As a “preeminent political figure,” Clinton needs to “come out and state exactly” why she didn’t use an official government email, Feinstein said.
“She is the leading candidate, whether it be Republican or Democrat, for the next president…from this point on, the silence is going to hurt her,” she added.
News that Clinton set up a private server housed in her Chappaqua, N.Y., home and routed all of her official correspondence through that server caused a firestorm of controversy surrounding the presumptive Democratic presidential nominee last week.
It’s unclear whether Clinton broke any laws or regulations in doing so, though Feinstein defended her against such claims, pointing to a law signed by President Barack Obama last November requiring government officials to direct their official correspondence conducted through private email to a government account.
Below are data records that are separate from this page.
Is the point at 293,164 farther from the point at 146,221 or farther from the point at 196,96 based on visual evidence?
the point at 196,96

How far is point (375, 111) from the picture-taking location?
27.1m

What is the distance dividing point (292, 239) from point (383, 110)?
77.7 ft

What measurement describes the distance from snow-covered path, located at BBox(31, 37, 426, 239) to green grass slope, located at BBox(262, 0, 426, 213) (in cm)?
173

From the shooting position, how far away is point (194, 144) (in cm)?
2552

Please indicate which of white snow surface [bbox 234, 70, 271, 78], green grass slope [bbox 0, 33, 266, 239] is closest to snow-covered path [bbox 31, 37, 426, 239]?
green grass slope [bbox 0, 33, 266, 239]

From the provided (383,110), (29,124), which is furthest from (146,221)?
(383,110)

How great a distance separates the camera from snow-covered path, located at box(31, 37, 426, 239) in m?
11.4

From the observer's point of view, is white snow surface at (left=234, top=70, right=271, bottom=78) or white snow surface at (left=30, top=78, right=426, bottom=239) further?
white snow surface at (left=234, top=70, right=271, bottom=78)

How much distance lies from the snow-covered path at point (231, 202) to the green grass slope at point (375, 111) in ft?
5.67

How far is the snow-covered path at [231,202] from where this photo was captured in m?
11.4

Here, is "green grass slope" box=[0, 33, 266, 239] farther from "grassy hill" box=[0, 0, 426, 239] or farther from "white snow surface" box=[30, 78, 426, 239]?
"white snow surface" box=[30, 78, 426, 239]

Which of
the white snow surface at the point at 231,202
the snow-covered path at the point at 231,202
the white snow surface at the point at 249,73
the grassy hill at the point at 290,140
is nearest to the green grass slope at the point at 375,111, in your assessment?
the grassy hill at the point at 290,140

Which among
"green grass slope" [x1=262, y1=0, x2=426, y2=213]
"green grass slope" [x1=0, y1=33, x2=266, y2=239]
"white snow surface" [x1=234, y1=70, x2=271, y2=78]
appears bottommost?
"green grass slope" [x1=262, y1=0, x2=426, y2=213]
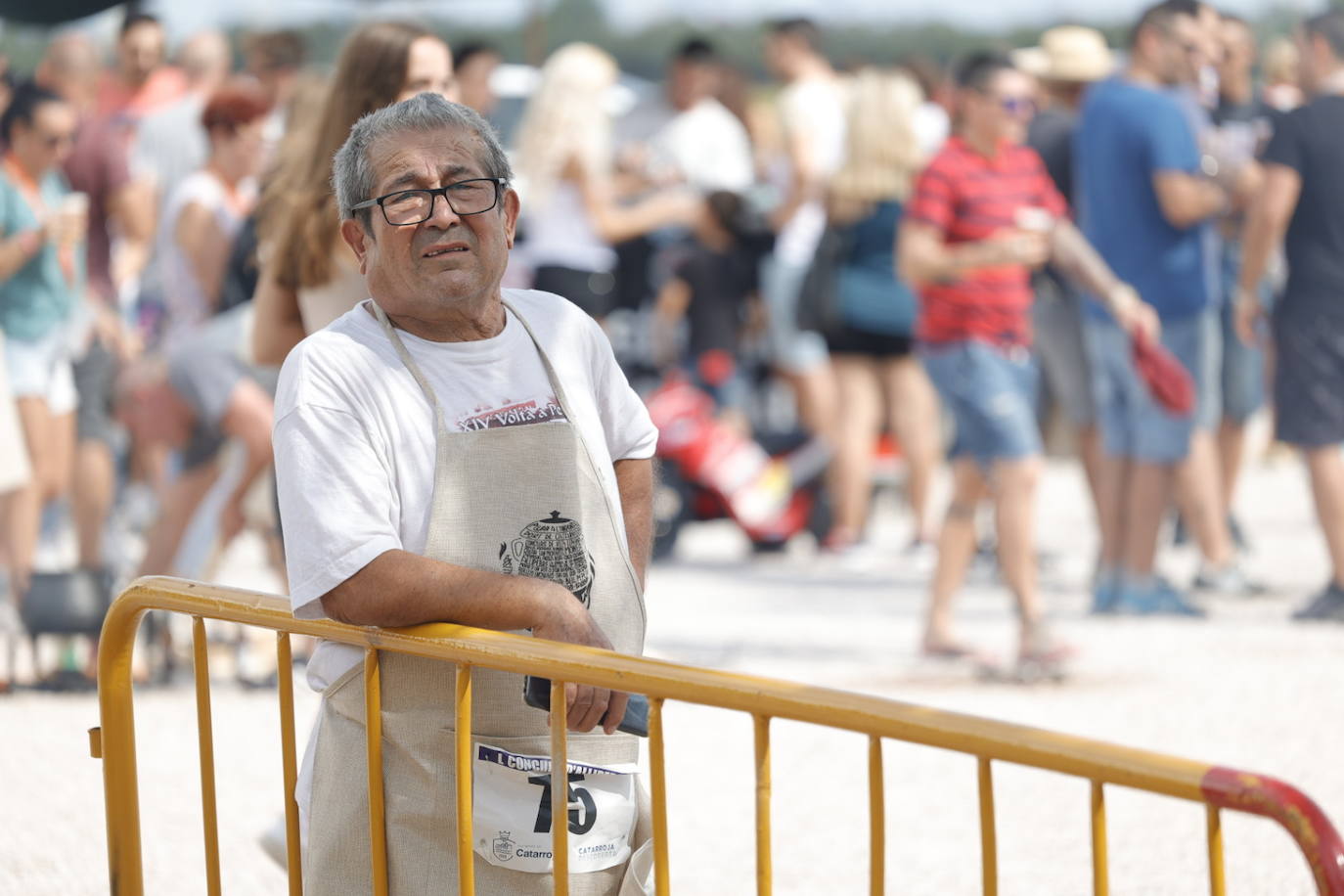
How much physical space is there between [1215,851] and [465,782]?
963 millimetres

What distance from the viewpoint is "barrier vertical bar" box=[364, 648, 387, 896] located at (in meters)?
2.55

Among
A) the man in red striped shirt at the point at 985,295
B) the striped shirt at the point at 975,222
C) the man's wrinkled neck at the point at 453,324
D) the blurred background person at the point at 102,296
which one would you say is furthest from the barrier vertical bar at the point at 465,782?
the blurred background person at the point at 102,296

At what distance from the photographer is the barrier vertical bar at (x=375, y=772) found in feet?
8.36

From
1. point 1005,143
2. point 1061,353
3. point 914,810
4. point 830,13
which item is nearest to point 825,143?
point 1061,353

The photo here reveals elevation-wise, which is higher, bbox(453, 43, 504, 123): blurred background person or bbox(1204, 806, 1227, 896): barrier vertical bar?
bbox(453, 43, 504, 123): blurred background person

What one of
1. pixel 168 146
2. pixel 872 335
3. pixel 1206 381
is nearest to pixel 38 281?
pixel 168 146

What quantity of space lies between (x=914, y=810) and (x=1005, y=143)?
2.69m

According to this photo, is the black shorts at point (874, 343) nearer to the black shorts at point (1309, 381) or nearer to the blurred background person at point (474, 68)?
the black shorts at point (1309, 381)

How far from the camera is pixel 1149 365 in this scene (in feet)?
22.5

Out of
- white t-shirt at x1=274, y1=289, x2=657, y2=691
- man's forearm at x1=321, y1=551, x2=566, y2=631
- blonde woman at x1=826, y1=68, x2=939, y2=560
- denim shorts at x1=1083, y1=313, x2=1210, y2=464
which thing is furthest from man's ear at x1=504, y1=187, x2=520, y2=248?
blonde woman at x1=826, y1=68, x2=939, y2=560

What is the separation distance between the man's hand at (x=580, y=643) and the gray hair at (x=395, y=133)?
1.99ft

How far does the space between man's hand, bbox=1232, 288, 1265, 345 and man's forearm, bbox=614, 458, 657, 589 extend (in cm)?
585

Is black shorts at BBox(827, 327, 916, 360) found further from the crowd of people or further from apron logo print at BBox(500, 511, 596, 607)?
apron logo print at BBox(500, 511, 596, 607)

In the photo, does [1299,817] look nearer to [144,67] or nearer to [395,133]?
[395,133]
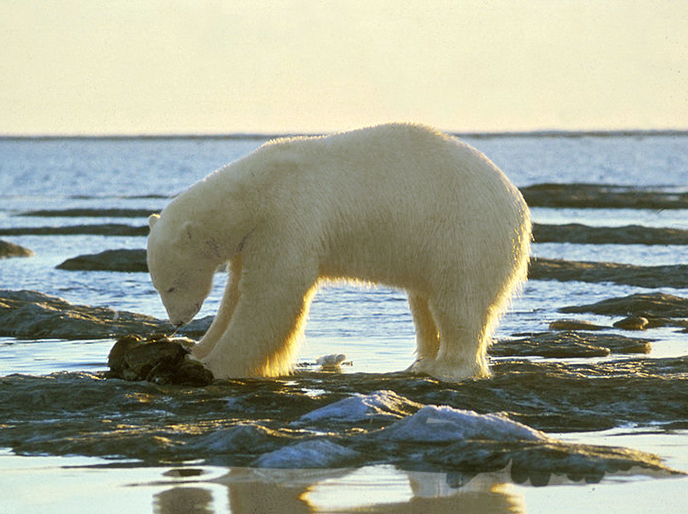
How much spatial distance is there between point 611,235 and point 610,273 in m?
7.78

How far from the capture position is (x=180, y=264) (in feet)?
28.6

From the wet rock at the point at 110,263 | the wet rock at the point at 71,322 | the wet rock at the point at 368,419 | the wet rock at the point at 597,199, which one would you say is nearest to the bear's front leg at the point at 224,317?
the wet rock at the point at 368,419

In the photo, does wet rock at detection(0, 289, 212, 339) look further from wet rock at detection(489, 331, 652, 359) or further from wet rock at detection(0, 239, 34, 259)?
wet rock at detection(0, 239, 34, 259)

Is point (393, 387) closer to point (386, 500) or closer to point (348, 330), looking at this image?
point (386, 500)

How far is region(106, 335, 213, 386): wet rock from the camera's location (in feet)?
27.3

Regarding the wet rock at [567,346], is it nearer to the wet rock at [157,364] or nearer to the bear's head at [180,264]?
the bear's head at [180,264]

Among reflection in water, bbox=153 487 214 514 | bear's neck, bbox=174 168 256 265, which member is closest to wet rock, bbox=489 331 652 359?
bear's neck, bbox=174 168 256 265

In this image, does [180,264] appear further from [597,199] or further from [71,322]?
[597,199]

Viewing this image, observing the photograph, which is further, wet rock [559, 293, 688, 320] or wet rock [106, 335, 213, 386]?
wet rock [559, 293, 688, 320]

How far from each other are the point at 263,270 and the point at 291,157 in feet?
2.91

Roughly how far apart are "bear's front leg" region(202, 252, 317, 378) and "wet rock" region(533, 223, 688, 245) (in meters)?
15.8

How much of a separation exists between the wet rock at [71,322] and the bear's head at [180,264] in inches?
97.2

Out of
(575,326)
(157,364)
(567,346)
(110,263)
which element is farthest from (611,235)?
(157,364)

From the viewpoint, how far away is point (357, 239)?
8586mm
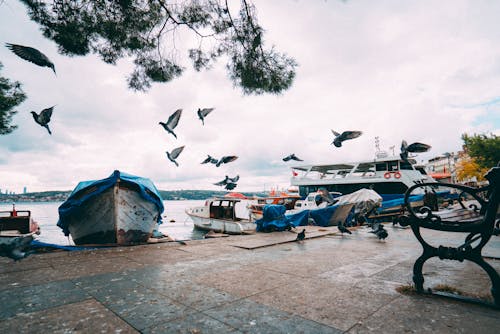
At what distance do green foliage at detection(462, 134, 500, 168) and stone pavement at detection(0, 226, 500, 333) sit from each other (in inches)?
1428

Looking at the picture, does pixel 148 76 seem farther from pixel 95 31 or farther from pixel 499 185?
pixel 499 185

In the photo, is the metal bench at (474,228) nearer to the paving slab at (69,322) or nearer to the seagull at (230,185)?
the paving slab at (69,322)

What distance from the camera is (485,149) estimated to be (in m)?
31.9

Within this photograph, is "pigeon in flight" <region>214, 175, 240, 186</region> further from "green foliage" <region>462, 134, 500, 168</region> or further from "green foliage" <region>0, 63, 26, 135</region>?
"green foliage" <region>462, 134, 500, 168</region>

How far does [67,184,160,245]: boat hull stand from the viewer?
757 centimetres

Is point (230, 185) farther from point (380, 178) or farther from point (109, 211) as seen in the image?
point (380, 178)

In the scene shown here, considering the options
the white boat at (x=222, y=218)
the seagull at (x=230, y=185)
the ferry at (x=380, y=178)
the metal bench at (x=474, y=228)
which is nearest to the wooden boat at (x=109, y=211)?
the seagull at (x=230, y=185)

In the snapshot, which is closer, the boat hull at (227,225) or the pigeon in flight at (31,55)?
the pigeon in flight at (31,55)

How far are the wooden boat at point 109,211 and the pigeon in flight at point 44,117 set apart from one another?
7.30ft

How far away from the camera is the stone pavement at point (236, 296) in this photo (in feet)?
6.81

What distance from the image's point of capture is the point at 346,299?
259 centimetres

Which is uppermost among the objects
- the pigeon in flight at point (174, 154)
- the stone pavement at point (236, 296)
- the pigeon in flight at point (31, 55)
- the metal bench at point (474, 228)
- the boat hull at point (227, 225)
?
the pigeon in flight at point (31, 55)

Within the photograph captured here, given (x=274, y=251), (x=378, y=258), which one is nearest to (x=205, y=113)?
(x=274, y=251)

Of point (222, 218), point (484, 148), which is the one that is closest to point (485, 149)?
point (484, 148)
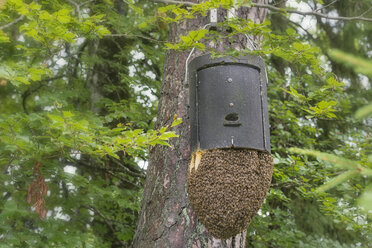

“That in itself said the situation wasn’t clear,” she said. “It has to be cleared up.”
Clinton last week in a tweet said she asked the State Department to release 55,000 pages of documents that she had turned over for review, but because she has control over her server some have questioned whether that document dump covers the full extent of her correspondence at State.
Other than that tweet, however, she’s been silent on the topic. Her husband, former president Bill Clinton, declined to weigh in on the controversy this weekend as well, telling CNN, “I shouldn’t be making news on this.”